In the busy, cramped Kyaung Kone neighbourhood in Sanchaung Township, life is as normal as it gets, that is by Yangon standard. Fruit vendors sit on the street corner, quaint teashops with plastic, child-sized chairs await nearby.

In one of the double-storey houses right on Kyaung Kone Street, tucked on the second floor, at the very back of the room, a bespectacled woman is busy making candles.

First, she melts soy wax, then adds dye block to the melted wax and stirs it. Fragrance comes next. As the wax cools, she places wick sticks on the bottom of the pre-tabbed wicks and centres them inside small jars. At around 57 C, the wax is ready to be carefully poured into the jars – the room all the while smelling arrestingly fresh and warm.

Meet Ma Khin Swe, Myanmar’s first, if not the only, scented candle maker. A recent repat, Swe had only returned to Yangon last year after spending eight years working as a secretary in Dubai. It was during her time overseas that she learned the art of the trade, coming home with not only a penchant for designer perfumes, but also a professional diploma in the industry.

Ma Khin Swe, Founder of KOKO Soy Candles at her office

“I’ve always been very passionate about perfumes and candles. I believe they have a spiritual element that’s good for the soul. Your house may be small, but if it smells nice, it’ll bring you a good aura,” says Swe, who’s into musky, woody and bold scents.

At first, she toyed with the idea of selling imported designer perfumes. But after finding out that the import tax could be as high as 50 per cent of the price, she balked.

Armed with professional know-how, and seeing market potential in the burgeoning repat community in Yangon, Swe decided she wanted to establish a business in candle making, or soy candle making, to be exact. The name “Koko” is a name play and an ode to one of her biggest inspirations, French fashion designer, founder and namesake of the Chanel brand, Coco Chanel.

Soon, Swe began traveling to Thailand and Singapore in search of vendors of organic wax supplies, most of which are American-made. A friend in Dubai helps her connect with perfume laboratories in Paris.

Back at home, Swe got to work, creating her own scents by blending fragrances, and at the same time, building presence on social media. She also took to registering the Koko Soy Candles trademark. An active member of Yangon Collective, Swe makes sure to always participate in pop-up markets, trade shows and other communal events.

Various Scents of KOKO Soy Candles

Her hard work began to pay off. Beginning with one retailer, retroretro, more distributors caught on. By now, Koko Soy Candles are available at retail stores throughout Yangon, Mandalay, Naypyitaw, Mawlamyine, Ngwe Saung, Kalaw and Bagan.

As demands for her products increase, Swe needed more help. She looked around the neighbourhood and turned to her very own neighbours, who are mostly housewives with a lot of spare time.

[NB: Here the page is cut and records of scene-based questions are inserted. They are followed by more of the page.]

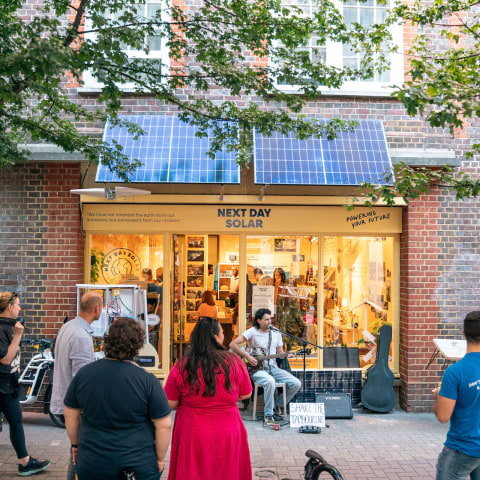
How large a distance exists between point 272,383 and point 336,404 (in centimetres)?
121

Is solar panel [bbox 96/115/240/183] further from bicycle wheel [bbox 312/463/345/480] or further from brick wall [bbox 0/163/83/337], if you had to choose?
bicycle wheel [bbox 312/463/345/480]

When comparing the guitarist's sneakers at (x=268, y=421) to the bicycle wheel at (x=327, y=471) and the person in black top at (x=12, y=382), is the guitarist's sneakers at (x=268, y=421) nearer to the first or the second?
the bicycle wheel at (x=327, y=471)

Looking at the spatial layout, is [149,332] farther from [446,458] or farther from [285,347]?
[446,458]

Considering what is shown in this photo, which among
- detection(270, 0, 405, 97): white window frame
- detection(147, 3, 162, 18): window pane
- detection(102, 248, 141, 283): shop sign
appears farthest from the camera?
detection(147, 3, 162, 18): window pane

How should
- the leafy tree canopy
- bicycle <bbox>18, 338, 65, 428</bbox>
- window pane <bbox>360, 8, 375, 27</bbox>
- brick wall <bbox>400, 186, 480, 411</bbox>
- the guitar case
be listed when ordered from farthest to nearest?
window pane <bbox>360, 8, 375, 27</bbox> → brick wall <bbox>400, 186, 480, 411</bbox> → the guitar case → bicycle <bbox>18, 338, 65, 428</bbox> → the leafy tree canopy

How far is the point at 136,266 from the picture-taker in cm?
927

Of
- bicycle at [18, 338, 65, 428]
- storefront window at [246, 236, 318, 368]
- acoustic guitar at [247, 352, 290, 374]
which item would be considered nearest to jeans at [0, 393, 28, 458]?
bicycle at [18, 338, 65, 428]

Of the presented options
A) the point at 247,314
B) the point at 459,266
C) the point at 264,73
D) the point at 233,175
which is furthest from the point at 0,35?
the point at 459,266

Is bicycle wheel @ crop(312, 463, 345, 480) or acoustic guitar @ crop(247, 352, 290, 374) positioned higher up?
acoustic guitar @ crop(247, 352, 290, 374)

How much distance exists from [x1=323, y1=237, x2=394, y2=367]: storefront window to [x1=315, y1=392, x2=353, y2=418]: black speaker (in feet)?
3.53

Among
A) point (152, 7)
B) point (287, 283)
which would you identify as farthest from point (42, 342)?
point (152, 7)

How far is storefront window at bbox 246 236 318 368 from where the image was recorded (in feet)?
30.7

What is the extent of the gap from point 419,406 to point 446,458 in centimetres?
523

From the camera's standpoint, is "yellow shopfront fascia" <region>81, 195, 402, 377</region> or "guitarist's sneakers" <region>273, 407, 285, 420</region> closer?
"guitarist's sneakers" <region>273, 407, 285, 420</region>
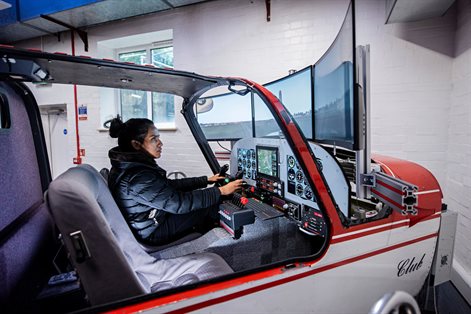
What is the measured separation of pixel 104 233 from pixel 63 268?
0.93 meters

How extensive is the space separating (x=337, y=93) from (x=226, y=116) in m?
1.63

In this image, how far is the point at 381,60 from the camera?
114 inches

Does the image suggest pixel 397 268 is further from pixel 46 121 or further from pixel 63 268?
pixel 46 121

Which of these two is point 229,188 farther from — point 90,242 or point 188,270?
point 90,242

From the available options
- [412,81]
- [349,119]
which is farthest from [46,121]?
[412,81]

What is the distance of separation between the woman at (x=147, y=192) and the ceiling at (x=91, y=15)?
252 centimetres

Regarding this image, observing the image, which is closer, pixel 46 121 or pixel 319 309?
pixel 319 309

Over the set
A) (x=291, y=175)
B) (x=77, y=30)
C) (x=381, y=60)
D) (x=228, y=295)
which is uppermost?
(x=77, y=30)

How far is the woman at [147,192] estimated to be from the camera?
1.54m

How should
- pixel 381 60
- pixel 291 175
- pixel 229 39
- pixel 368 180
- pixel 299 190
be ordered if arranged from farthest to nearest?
pixel 229 39
pixel 381 60
pixel 291 175
pixel 299 190
pixel 368 180

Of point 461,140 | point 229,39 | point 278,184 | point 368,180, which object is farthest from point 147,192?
point 461,140

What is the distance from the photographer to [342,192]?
1.29 m

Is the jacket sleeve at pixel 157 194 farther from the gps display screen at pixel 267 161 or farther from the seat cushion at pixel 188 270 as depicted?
the gps display screen at pixel 267 161

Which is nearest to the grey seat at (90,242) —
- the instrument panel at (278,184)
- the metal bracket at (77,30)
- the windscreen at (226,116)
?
the instrument panel at (278,184)
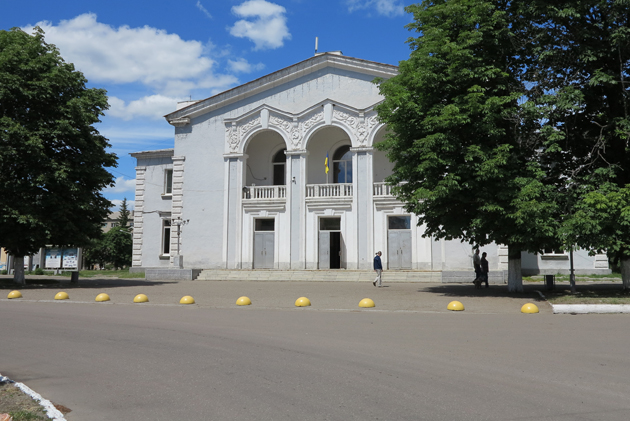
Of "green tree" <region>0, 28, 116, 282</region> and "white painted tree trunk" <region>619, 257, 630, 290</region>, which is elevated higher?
"green tree" <region>0, 28, 116, 282</region>

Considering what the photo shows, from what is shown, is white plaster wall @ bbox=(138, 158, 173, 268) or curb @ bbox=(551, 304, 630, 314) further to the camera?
white plaster wall @ bbox=(138, 158, 173, 268)

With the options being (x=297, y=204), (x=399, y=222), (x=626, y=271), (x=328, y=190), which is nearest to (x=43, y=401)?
(x=626, y=271)

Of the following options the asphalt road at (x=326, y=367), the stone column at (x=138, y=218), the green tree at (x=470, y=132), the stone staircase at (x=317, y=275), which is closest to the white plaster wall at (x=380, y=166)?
the stone staircase at (x=317, y=275)

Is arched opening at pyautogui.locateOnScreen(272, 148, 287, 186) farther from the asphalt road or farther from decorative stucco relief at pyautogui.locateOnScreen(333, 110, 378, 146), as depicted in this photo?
the asphalt road

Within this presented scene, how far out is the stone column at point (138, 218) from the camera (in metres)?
36.2

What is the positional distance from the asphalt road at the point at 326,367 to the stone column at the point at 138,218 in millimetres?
25095

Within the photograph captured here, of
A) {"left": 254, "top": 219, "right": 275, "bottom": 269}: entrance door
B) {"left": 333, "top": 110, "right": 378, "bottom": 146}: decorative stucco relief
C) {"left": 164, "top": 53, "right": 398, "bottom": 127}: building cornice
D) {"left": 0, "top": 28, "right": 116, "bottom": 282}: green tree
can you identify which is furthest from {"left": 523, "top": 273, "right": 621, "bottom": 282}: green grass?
{"left": 0, "top": 28, "right": 116, "bottom": 282}: green tree

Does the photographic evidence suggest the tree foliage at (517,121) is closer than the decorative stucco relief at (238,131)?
Yes

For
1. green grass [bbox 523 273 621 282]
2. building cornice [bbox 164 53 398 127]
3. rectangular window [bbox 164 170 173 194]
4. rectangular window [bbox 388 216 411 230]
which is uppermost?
building cornice [bbox 164 53 398 127]

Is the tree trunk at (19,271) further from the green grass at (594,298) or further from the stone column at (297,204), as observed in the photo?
the green grass at (594,298)

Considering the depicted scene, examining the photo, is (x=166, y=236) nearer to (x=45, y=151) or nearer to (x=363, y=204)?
(x=45, y=151)

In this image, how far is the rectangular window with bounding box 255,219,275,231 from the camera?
32281 millimetres

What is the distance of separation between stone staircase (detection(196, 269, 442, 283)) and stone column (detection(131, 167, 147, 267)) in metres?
7.95

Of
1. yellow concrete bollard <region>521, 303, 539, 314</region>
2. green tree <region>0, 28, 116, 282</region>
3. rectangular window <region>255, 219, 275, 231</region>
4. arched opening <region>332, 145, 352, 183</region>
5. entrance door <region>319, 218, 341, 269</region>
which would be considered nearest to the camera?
yellow concrete bollard <region>521, 303, 539, 314</region>
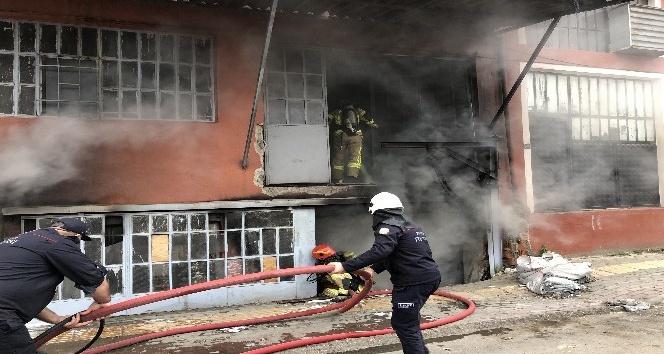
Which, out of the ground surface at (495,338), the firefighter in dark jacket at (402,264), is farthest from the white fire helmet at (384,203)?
the ground surface at (495,338)

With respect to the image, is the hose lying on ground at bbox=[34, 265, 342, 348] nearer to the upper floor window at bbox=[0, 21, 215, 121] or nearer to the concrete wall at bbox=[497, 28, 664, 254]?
the upper floor window at bbox=[0, 21, 215, 121]

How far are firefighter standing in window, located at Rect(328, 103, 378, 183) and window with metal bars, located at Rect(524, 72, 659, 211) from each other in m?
4.25

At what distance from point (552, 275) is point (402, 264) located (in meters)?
4.83

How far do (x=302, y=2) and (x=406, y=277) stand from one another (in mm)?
5109

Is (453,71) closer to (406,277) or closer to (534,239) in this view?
(534,239)

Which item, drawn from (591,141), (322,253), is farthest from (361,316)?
(591,141)

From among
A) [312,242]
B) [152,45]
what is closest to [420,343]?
[312,242]

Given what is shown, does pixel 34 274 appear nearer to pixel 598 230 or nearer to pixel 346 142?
pixel 346 142

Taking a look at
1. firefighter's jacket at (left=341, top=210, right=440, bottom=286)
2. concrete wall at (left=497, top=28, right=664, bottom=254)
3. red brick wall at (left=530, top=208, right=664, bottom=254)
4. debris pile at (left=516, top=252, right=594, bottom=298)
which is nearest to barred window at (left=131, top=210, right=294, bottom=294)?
firefighter's jacket at (left=341, top=210, right=440, bottom=286)

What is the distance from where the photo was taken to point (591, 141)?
11.6 meters

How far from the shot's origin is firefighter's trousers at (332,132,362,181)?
9.30m

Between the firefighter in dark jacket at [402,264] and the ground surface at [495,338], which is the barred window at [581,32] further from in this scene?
the firefighter in dark jacket at [402,264]

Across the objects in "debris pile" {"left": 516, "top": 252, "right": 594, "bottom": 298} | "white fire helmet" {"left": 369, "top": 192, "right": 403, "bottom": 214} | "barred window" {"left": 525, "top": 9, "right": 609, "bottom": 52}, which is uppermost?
"barred window" {"left": 525, "top": 9, "right": 609, "bottom": 52}

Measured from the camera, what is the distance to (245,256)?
8234mm
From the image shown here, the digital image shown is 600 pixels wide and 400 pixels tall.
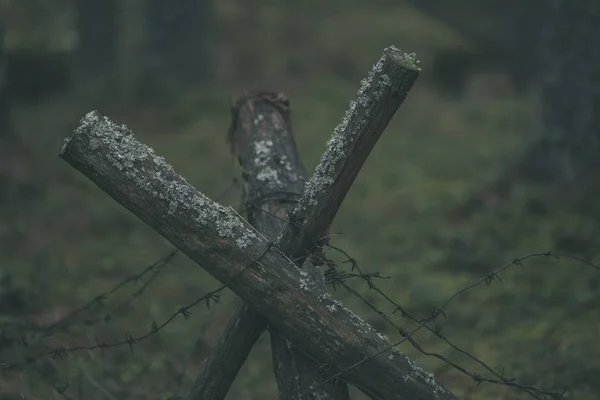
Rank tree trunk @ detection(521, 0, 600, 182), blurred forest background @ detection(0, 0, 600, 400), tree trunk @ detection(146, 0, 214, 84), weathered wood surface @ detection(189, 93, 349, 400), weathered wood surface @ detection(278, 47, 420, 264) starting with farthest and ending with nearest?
tree trunk @ detection(146, 0, 214, 84), tree trunk @ detection(521, 0, 600, 182), blurred forest background @ detection(0, 0, 600, 400), weathered wood surface @ detection(189, 93, 349, 400), weathered wood surface @ detection(278, 47, 420, 264)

“In a way, it’s never really been only about business. There are social aspects to it, because a lot of it has to do with involving the community around me. The job may be as simple as putting labels or packing the candles, but for these women it means a lot. I also make sure that some of the proceeds from the sale would go to help underprivileged children,” Swe says.

These days, between tending to her elderly grandmother, whom she cites as the main reason she returned to Myanmar, Swe is busy concocting new blends. When she first started, she sold seven different types of scented candles. That number has since expanded into 30, offered in jars, tins and tea lights.

Her latest series, released just in time to welcome the monsoon season, include Maymyo Moe (means heavy rain in Myanmar) – which smells like the crisp, cool freshly fallen rain – and Fresh Cut Grass – a familiar, heady scent of freshly cut lawn.

But it’s the Koko Soy Candles’ Classic Series, dubbed as Simply Myanmar, that Swe holds really dear to her heart. The three scents – Mesua Ferrea, Thanakha and White Jasmine – aptly represent her love of her home country.

“The thanakha soy candles are really special. The scent is original, produced using fragrance oil that was especially made for me. I sent real thanakha to a perfume laboratory in Paris and had it done,” she explains proudly.

Beginning in July, Swe will be offering candle-making classes at her workshop in Sanchaung.

“I want to educate people in Myanmar about scented candles and what they can benefit from using these candles,” says Swe.

With a mission to touch others’ lives in a positive way, Swe looks passionately into the future, lighting a candle at a time.